# TASK PROMPT:
List each line below that contains the word "closest", copying every such line in full.

# TASK INPUT:

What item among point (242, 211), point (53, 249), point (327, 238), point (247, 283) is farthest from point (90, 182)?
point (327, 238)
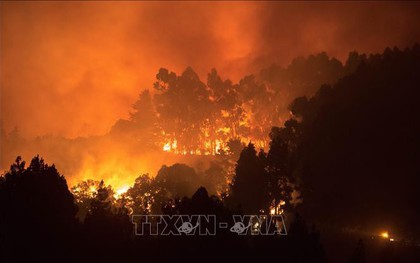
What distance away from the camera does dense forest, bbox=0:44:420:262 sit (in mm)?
23297

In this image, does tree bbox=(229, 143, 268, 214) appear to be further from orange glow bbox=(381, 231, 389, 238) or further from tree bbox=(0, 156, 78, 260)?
tree bbox=(0, 156, 78, 260)

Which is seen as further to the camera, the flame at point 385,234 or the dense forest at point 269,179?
the flame at point 385,234

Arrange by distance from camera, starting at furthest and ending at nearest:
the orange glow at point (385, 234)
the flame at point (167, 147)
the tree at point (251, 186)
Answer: the flame at point (167, 147) < the tree at point (251, 186) < the orange glow at point (385, 234)

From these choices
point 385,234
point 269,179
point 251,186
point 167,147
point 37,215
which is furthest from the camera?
point 167,147

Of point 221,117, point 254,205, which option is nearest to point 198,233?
point 254,205

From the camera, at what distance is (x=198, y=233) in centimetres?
2305

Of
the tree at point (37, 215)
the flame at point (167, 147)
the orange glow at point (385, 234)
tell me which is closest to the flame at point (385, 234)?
the orange glow at point (385, 234)

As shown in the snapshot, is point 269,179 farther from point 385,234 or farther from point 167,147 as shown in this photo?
point 167,147

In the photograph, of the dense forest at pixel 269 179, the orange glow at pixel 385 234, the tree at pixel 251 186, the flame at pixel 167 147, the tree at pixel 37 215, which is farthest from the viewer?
the flame at pixel 167 147

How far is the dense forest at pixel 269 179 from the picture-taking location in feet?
76.4

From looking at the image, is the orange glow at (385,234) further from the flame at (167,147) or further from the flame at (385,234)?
the flame at (167,147)

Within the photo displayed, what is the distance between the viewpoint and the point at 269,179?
135 feet

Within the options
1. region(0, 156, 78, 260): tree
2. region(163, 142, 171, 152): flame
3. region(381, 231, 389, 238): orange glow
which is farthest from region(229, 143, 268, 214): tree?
region(163, 142, 171, 152): flame

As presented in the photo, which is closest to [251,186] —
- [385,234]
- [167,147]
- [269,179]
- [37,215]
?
[269,179]
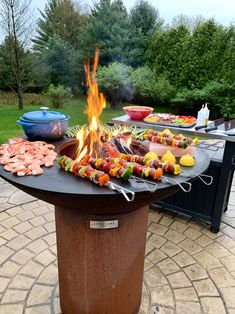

# WRITTEN RESPONSE:
tell me which is closest to the flame at point (385, 234)?
As presented in the photo, which is closest to [251,186] —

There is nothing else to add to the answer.